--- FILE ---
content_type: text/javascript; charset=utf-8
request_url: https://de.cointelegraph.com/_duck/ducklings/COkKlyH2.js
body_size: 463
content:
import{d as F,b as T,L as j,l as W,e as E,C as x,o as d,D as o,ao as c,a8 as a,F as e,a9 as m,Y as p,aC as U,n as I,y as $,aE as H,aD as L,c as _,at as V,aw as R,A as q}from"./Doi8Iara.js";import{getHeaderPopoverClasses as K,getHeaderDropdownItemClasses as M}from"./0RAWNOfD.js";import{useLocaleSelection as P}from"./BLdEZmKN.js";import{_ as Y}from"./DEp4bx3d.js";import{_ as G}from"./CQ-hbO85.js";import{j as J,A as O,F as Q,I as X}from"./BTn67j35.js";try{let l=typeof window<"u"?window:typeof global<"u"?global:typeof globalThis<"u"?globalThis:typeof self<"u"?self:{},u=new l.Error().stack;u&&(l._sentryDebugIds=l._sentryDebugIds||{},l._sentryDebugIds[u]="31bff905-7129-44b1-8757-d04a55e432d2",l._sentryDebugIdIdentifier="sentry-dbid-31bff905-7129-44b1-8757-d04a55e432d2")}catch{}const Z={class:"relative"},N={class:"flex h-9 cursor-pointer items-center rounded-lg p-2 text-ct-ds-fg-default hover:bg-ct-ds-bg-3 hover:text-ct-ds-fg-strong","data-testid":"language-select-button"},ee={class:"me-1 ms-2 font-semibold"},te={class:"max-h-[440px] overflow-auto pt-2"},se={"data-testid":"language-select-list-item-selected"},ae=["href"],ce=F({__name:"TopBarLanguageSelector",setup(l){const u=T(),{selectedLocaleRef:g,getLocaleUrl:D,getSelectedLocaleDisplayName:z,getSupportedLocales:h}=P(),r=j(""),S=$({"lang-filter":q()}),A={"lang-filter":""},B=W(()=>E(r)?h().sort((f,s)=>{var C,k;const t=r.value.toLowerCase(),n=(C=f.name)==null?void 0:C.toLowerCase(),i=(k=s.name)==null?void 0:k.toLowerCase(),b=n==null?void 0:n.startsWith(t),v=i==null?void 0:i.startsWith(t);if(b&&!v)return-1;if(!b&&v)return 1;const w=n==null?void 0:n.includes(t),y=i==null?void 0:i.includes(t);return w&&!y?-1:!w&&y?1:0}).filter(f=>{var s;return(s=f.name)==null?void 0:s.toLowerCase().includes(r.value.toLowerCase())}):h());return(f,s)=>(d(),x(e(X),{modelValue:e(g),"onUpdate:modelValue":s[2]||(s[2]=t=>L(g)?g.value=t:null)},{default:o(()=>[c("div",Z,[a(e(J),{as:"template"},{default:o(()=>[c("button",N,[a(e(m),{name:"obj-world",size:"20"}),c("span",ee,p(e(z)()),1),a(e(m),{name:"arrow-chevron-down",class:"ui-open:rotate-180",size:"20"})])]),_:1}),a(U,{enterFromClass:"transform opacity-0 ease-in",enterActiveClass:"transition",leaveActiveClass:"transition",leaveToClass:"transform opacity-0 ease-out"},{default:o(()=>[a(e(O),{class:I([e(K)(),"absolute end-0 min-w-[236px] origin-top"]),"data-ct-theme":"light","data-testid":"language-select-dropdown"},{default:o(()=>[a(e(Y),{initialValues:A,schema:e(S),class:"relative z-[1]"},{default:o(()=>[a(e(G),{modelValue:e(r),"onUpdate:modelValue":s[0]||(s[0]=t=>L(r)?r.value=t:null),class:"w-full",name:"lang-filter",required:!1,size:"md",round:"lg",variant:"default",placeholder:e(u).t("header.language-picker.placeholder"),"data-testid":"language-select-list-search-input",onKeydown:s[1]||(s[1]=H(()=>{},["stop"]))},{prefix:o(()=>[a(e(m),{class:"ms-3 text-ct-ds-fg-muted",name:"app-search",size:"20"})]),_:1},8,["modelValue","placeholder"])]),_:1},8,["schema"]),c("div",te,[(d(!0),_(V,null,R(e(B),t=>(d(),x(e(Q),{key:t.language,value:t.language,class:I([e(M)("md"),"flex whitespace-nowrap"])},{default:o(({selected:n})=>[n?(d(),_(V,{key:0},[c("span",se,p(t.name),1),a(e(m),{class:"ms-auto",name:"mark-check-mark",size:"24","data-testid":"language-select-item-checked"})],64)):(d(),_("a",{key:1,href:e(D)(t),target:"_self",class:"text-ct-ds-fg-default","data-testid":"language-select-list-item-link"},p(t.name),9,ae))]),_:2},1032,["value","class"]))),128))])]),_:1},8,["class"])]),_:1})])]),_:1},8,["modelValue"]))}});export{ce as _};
+ + + + + + +
_Brief_
Reproduce the material above. Do not change a word.

_Answer area_
--- FILE ---
content_type: text/javascript; charset=utf-8
request_url: https://de.cointelegraph.com/_duck/ducklings/COkKlyH2.js
body_size: 463
content:
import{d as F,b as T,L as j,l as W,e as E,C as x,o as d,D as o,ao as c,a8 as a,F as e,a9 as m,Y as p,aC as U,n as I,y as $,aE as H,aD as L,c as _,at as V,aw as R,A as q}from"./Doi8Iara.js";import{getHeaderPopoverClasses as K,getHeaderDropdownItemClasses as M}from"./0RAWNOfD.js";import{useLocaleSelection as P}from"./BLdEZmKN.js";import{_ as Y}from"./DEp4bx3d.js";import{_ as G}from"./CQ-hbO85.js";import{j as J,A as O,F as Q,I as X}from"./BTn67j35.js";try{let l=typeof window<"u"?window:typeof global<"u"?global:typeof globalThis<"u"?globalThis:typeof self<"u"?self:{},u=new l.Error().stack;u&&(l._sentryDebugIds=l._sentryDebugIds||{},l._sentryDebugIds[u]="31bff905-7129-44b1-8757-d04a55e432d2",l._sentryDebugIdIdentifier="sentry-dbid-31bff905-7129-44b1-8757-d04a55e432d2")}catch{}const Z={class:"relative"},N={class:"flex h-9 cursor-pointer items-center rounded-lg p-2 text-ct-ds-fg-default hover:bg-ct-ds-bg-3 hover:text-ct-ds-fg-strong","data-testid":"language-select-button"},ee={class:"me-1 ms-2 font-semibold"},te={class:"max-h-[440px] overflow-auto pt-2"},se={"data-testid":"language-select-list-item-selected"},ae=["href"],ce=F({__name:"TopBarLanguageSelector",setup(l){const u=T(),{selectedLocaleRef:g,getLocaleUrl:D,getSelectedLocaleDisplayName:z,getSupportedLocales:h}=P(),r=j(""),S=$({"lang-filter":q()}),A={"lang-filter":""},B=W(()=>E(r)?h().sort((f,s)=>{var C,k;const t=r.value.toLowerCase(),n=(C=f.name)==null?void 0:C.toLowerCase(),i=(k=s.name)==null?void 0:k.toLowerCase(),b=n==null?void 0:n.startsWith(t),v=i==null?void 0:i.startsWith(t);if(b&&!v)return-1;if(!b&&v)return 1;const w=n==null?void 0:n.includes(t),y=i==null?void 0:i.includes(t);return w&&!y?-1:!w&&y?1:0}).filter(f=>{var s;return(s=f.name)==null?void 0:s.toLowerCase().includes(r.value.toLowerCase())}):h());return(f,s)=>(d(),x(e(X),{modelValue:e(g),"onUpdate:modelValue":s[2]||(s[2]=t=>L(g)?g.value=t:null)},{default:o(()=>[c("div",Z,[a(e(J),{as:"template"},{default:o(()=>[c("button",N,[a(e(m),{name:"obj-world",size:"20"}),c("span",ee,p(e(z)()),1),a(e(m),{name:"arrow-chevron-down",class:"ui-open:rotate-180",size:"20"})])]),_:1}),a(U,{enterFromClass:"transform opacity-0 ease-in",enterActiveClass:"transition",leaveActiveClass:"transition",leaveToClass:"transform opacity-0 ease-out"},{default:o(()=>[a(e(O),{class:I([e(K)(),"absolute end-0 min-w-[236px] origin-top"]),"data-ct-theme":"light","data-testid":"language-select-dropdown"},{default:o(()=>[a(e(Y),{initialValues:A,schema:e(S),class:"relative z-[1]"},{default:o(()=>[a(e(G),{modelValue:e(r),"onUpdate:modelValue":s[0]||(s[0]=t=>L(r)?r.value=t:null),class:"w-full",name:"lang-filter",required:!1,size:"md",round:"lg",variant:"default",placeholder:e(u).t("header.language-picker.placeholder"),"data-testid":"language-select-list-search-input",onKeydown:s[1]||(s[1]=H(()=>{},["stop"]))},{prefix:o(()=>[a(e(m),{class:"ms-3 text-ct-ds-fg-muted",name:"app-search",size:"20"})]),_:1},8,["modelValue","placeholder"])]),_:1},8,["schema"]),c("div",te,[(d(!0),_(V,null,R(e(B),t=>(d(),x(e(Q),{key:t.language,value:t.language,class:I([e(M)("md"),"flex whitespace-nowrap"])},{default:o(({selected:n})=>[n?(d(),_(V,{key:0},[c("span",se,p(t.name),1),a(e(m),{class:"ms-auto",name:"mark-check-mark",size:"24","data-testid":"language-select-item-checked"})],64)):(d(),_("a",{key:1,href:e(D)(t),target:"_self",class:"text-ct-ds-fg-default","data-testid":"language-select-list-item-link"},p(t.name),9,ae))]),_:2},1032,["value","class"]))),128))])]),_:1},8,["class"])]),_:1})])]),_:1},8,["modelValue"]))}});export{ce as _};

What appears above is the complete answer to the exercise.